Draghi Faces Calmest Europe Stock Market Since QE Kicked Off

The Calm Before the Storm? Draghi May Shake Things Up
  • VStoxx lowest before an ECB meeting since April 2015
  • Equities recoup post-Brexit drop to trade near 3-month high

A rare moment of calm in Europe’s stock market greets Mario Draghi as the European Central Bank meets this week on interest rates.

Volatility hasn’t been this low in the days preceding an ECB meeting since the start of quantitative easing in 2015, lending cover for the central-bank president should he choose to leave policy mostly alone, as economists forecast. The VStoxx Index trades 23 percent below its average before the ECB’s last 10 decisions, a level of tranquility that has little precedent since interest rates were cut and bond purchases begun last year.

It’s a stark contrast to previous meetings, when Draghi faced upheaval and pressure to allay concerns ranging from a slowdown in China to Britain’s shock vote to secede. Equities have recovered from their post-Brexit slump and investors are taking their cue from American markets, where the CBOE Volatility Index just posted one of its calmest months since the financial crisis.

While traders are divided on whether the Federal Reserve will tighten in September, bets on a rate cut in Europe have tumbled since July.

“It’s a little surreal that volatility is this low,” said Peter Garnry, head of equity strategy at Saxo Bank A/S in Hellerup, Denmark. “It’s all very wait-and-see. The ECB won’t do anything before the Fed acts. Draghi is satisfied with that, and for once markets are satisfied too. It may be quiet now but it’s not a stupid move to buy some cheap protection here.”

The VStoxx Index, which tracks volatility expectations for the Euro Stoxx 50 Index, declined 52 percent since a June peak through Tuesday as central banks in Europe and the U.K. assured investors they’d be ready to react to any fallout from Brexit. The gauge in August posted its first back-to-back monthly drop since early 2015, when Draghi soothed equity markets by announcing an asset-purchase plan. It lost 2.7 percent on Wednesday.

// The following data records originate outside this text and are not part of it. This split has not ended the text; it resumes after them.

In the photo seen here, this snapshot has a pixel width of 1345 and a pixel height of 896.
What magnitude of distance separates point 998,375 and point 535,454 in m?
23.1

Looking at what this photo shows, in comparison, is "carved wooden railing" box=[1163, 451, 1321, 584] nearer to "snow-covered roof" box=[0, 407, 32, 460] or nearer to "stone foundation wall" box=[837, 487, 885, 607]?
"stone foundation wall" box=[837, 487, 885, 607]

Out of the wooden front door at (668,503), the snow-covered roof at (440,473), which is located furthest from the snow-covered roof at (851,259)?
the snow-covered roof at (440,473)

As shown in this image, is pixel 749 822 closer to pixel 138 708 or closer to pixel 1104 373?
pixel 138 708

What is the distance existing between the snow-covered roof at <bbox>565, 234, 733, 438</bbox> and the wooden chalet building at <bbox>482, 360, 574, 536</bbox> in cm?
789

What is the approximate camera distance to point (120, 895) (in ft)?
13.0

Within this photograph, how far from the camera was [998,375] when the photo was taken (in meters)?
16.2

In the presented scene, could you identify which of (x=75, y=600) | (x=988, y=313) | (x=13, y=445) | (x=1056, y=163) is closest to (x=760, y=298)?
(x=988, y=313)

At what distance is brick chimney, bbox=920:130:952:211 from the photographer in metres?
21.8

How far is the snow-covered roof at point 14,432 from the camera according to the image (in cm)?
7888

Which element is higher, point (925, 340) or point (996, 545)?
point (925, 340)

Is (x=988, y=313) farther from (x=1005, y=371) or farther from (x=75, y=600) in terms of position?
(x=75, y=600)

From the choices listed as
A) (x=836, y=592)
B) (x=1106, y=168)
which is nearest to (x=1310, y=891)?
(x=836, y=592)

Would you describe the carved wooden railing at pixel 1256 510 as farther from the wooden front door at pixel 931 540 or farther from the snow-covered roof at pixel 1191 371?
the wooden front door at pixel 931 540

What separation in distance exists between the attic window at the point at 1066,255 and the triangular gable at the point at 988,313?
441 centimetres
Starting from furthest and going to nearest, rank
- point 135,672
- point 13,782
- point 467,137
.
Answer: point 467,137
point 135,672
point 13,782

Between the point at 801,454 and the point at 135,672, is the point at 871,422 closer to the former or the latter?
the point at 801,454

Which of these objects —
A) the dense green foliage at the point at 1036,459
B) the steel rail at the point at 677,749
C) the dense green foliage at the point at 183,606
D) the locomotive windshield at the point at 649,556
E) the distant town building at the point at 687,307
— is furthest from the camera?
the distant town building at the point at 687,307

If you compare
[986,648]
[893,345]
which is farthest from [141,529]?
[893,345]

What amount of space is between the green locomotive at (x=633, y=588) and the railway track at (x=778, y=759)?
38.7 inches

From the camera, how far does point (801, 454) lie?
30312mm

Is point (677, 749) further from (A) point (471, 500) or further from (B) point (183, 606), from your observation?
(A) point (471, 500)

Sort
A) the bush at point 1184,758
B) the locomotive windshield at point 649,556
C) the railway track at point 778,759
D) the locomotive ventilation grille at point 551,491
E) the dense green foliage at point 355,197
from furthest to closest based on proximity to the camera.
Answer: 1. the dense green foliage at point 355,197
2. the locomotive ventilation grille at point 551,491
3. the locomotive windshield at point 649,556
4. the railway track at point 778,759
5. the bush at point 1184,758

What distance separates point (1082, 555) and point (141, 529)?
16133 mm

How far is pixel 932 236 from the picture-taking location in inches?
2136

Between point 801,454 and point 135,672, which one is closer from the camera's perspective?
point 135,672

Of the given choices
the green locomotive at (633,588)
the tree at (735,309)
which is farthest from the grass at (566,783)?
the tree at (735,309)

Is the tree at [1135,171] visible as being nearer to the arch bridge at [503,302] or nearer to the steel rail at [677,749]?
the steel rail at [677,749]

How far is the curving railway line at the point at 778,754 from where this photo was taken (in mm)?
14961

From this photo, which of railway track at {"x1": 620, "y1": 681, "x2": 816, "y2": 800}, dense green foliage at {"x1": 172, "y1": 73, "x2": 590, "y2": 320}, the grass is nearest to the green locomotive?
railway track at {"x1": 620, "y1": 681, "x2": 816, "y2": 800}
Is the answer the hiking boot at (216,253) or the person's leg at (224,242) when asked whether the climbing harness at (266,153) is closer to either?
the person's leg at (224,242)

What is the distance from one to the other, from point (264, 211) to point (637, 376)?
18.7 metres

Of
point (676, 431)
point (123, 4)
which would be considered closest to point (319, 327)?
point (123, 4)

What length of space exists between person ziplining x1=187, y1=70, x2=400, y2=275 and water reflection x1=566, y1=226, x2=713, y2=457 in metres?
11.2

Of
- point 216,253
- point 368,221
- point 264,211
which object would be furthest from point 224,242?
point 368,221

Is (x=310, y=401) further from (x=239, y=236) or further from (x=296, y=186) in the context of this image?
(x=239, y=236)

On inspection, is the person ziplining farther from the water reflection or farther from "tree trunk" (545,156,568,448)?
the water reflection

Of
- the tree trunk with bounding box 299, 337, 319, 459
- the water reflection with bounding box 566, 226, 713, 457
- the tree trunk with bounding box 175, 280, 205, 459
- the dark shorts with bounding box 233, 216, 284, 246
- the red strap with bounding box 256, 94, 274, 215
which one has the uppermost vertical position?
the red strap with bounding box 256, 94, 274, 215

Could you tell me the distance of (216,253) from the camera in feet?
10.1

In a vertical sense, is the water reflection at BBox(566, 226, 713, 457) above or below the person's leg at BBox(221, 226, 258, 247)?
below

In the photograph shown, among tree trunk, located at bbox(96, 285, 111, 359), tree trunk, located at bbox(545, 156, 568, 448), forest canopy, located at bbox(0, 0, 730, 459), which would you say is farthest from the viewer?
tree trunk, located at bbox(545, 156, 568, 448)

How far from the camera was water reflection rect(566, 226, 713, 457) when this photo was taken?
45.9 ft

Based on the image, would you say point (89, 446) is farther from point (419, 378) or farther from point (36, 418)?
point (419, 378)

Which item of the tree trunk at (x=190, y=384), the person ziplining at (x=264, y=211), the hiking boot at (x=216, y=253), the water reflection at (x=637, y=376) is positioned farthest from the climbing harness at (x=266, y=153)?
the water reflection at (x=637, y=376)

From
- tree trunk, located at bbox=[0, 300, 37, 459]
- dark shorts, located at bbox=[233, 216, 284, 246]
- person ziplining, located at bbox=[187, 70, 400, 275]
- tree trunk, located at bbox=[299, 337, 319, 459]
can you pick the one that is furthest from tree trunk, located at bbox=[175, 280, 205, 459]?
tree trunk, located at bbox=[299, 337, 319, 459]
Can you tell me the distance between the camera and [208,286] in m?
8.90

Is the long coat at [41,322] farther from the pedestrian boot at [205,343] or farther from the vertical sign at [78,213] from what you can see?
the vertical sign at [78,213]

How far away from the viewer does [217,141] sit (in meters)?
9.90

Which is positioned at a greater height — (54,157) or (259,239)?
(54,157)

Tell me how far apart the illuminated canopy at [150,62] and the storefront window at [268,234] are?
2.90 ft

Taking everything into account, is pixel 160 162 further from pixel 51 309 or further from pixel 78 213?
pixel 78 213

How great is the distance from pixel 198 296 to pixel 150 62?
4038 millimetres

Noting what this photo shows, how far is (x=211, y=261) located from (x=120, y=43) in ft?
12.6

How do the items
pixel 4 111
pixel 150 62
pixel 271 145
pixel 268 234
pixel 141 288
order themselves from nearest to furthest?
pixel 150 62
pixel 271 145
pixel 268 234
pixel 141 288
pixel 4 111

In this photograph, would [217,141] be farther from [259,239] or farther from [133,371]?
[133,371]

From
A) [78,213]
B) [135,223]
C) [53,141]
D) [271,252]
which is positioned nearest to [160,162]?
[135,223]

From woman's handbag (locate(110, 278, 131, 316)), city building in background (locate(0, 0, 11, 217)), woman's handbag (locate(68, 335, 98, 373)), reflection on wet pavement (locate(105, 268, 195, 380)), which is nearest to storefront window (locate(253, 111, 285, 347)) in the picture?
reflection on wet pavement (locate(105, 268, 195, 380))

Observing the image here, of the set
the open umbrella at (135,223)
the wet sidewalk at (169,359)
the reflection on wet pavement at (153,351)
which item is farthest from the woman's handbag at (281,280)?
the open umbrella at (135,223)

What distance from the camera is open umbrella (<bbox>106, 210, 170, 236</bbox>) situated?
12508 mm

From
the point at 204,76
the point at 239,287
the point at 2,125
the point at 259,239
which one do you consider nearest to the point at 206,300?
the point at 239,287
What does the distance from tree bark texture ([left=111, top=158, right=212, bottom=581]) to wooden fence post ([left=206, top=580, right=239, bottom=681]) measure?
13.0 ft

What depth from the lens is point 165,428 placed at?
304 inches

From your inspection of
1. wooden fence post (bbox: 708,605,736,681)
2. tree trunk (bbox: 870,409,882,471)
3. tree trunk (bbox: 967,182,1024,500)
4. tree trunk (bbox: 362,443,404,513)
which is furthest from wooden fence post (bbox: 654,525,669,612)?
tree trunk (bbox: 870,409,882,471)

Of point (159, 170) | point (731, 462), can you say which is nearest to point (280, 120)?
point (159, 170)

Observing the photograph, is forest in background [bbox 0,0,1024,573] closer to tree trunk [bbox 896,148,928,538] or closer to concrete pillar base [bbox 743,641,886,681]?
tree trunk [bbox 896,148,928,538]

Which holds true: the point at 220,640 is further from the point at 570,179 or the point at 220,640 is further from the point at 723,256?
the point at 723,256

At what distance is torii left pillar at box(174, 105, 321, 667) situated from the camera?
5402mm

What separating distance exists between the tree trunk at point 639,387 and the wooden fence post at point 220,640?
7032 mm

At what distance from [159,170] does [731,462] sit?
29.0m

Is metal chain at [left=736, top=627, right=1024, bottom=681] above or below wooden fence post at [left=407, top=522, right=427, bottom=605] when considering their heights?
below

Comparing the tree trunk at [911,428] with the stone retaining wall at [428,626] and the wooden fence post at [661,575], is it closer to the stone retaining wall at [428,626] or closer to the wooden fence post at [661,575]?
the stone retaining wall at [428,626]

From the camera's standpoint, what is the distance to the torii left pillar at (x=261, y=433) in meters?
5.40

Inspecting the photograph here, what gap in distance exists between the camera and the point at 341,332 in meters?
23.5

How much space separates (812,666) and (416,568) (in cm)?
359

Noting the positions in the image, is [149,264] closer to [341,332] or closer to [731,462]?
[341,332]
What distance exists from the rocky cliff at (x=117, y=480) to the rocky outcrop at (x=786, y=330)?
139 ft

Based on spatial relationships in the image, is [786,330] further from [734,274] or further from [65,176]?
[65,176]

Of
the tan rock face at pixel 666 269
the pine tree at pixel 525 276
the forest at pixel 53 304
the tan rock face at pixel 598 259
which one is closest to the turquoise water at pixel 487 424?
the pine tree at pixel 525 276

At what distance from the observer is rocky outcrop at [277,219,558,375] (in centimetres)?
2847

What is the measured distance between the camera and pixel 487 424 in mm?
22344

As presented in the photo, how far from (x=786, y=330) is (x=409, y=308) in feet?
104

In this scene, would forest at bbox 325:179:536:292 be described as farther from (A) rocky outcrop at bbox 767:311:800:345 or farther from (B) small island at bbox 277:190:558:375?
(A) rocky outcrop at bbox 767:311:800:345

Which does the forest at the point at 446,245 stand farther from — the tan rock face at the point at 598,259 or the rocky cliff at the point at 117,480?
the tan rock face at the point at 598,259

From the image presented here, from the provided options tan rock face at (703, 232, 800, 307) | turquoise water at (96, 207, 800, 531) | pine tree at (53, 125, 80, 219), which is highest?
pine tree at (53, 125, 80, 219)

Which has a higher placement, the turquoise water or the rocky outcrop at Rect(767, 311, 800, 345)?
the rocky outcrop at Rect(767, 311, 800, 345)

Also taking the pressure off the ECB for further rate cuts are better-than-expected economic data in the past two months. While traders were pricing in more than even odds of a deposit-rate cut on Thursday as recently as July, the probability is now about 11 percent. The Euro Stoxx 50 has rallied 14 percent since a low in June, rising to a three-month high last week.

The ECB will probably extend its 1.7 trillion euro ($1.9 trillion) asset-purchase program beyond its current end-date of March 2017, according to most economists in a Bloomberg survey. The central bank on Thursday also publishes updates to its forecasts for gross domestic product and inflation, helping guide investors on what to expect for the rest of the year.

For some, the concern is that the economic momentum is too fragile to handle political risks. While euro-area equities have recovered declines stemming from the Brexit vote, strategists at Barclays Plc highlighted Italy’s referendum on constitutional changes, expected in November, as a potential threat to growth prospects. A Citigroup Inc. index of economic surprises for the region has turned negative for the first time since July, meaning reports that miss projections outnumber those that surpass them.

“In view of the systemic importance of the Italian banking sector for Europe, we subscribe to the view that a confirmation of the referendum date could lead to an expansion of the risk premium, in line with the experience ahead of the U.K. referendum,” Barclays equity derivative strategists led by Christian Kober wrote in a Sept. 5 note.

Daniel Murray at EFG Asset Management remains optimistic, predicting that volatility will stay muted after Thursday’s meeting. The VStoxx Index is down 14 percent for 2016, and near its lowest level in more than a year.

“The outlook for the ECB on Thursday is relatively benign,” said Murray, head of research at EFG in London. “I don’t think this meeting will contain many surprises. The macro data in Europe has been remarkably well-behaved. While there were some concerns at the beginning of the year that the situation will deteriorate significantly, the year has proven to be relatively stable.”